Police presence on Staten Island was restrained as demonstrators eulogized Garner. The protest managed to reach Bay Street almost a year to the exact minute when Garner was killed, and quickly congregated with other demonstrators around the small memorial that has been built (and rebuilt) in his memory. Tense silence fell over the crowd as one organizer called 11 protesters forward, one by one, by name. Each laid a single white rose upon Garner's memorial before turning to shout "I can't breathe!"—one rose and one cry for each of the 11 times that Garner pleaded with the NYPD to let go.
One of the 11 to set down a memorial rose was Franklin, a 14-year-old boy from Harlem. "I'm just tired of it and I'm ready to act," he said. "It made me feel upset, just like when they killed Sean Bell and other people."
"I better watch my step," he added.
A much larger group of demonstrators, including many who visited the Staten Island memorial in the afternoon, gathered in Columbus Circle at 5:30 p.m. Friday for a protest organized by Millions March NYC. As their speeches and chants grew in intensity, NYPD officers made a small number of seemingly random arrests, enraging the crowd of hundreds just before it headed southward, passing through Rockefeller Center on to 7th Avenue, where it was contained to the sidewalk as it continued downtown.
Unlike an April protest in which the NYPD succeeded in fracturing a large group of protesters into small, disorganized groups, Friday's protesters remained tightly organized and communicative in their movements. Police officers flanked the group closely as it wound into Herald Square, deploying a military-grade LRAD sound cannon to threaten arrests. Undeterred, protest leaders called for a sit-in and minute of silence in remembrance of Garner. After a minute had passed, the group began shouting "I can't breathe!," counting to 11 each time before beginning from one again.

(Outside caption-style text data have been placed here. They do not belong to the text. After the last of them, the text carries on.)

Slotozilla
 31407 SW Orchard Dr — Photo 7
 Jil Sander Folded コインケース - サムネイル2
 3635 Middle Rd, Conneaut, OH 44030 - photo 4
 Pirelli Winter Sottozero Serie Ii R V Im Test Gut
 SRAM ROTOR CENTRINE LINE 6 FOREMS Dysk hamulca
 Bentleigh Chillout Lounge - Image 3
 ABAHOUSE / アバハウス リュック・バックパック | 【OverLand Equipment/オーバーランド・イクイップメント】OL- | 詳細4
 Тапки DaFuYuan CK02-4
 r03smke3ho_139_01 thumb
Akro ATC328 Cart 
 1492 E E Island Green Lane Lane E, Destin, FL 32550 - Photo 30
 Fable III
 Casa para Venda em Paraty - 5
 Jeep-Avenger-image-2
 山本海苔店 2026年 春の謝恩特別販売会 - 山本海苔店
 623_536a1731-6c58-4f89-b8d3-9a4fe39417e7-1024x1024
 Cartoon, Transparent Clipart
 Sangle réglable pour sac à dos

As protesters once again began moving, tensions between them and the police escalated. Many chanted "How do you spell racist? NYPD!" and some lobbed obscenities directly at cops. One man holding a sign singled out an officer of color and shouted "What happens to you when you take off that uniform? They'll fuck you up just like me!"
The night climaxed in an act of civil disobedience as over twenty protesters linked arms and sat down in the middle of 34th Street. "If you're willing to get arrested, come forward," an organizer called out. One of the women prepared to face jail was Q.B., 21, of East Harlem. She said getting arrested was worth it "so that Eric didn't die in vain. It should have been an arrest that happened to him, instead of death. This is necessary."
"All we want to do is commemorate the death of Eric Garner, who was killed by the NYPD," she said. "We're peaceful, we're organized, and yet they won't let us march, they're targeting our organizers. They're just keeping oppressed voices silent."
Police officers swarmed around protestors seated in the middle of the road and began pulling them to their feet to arrest and handcuff them. An NYPD spokesperson confirmed that approximately two dozen protesters were taken in, with most charged for disorderly conduct.
Despite the arrests, demonstrators charged forth into Penn Station, banging on walls and raising their voices in the underground echo chamber. Shopkeepers and travelers looked on as the group shouted "What's his name? Eric Garner! Say his name! Eric Garner." One woman raised her hand to reveal a blue wristband—a sign of police solidarity—but police quickly surrounded the woman, holding back angry protesters as others called, "Move on! Keep going forward"
As they wound out of the train station and back onto the sidewalk of 8th Avenue, the protest crowd began to dwindle. Tyson Tanner, however, remained resolute. The 36-year-old Manhattanite, who is black and also Republican, said the demand for just policing transcends politics. "You know what, Republicans helped to free slaves and this is about freeing people from injustices," he said. "My point is to show that all political sides should be supporting us."